# [TASK BRIEF]
Set out the lines of the material below as a numbered list, omitting any blank lines.

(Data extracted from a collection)
# # # # #

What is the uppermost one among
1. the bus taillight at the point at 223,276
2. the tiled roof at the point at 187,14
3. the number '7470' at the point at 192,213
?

# # # # #

# [CORRECT RESULT]
1. What is the uppermost one among
2. 1. the bus taillight at the point at 223,276
3. 2. the tiled roof at the point at 187,14
4. 3. the number '7470' at the point at 192,213
5. ?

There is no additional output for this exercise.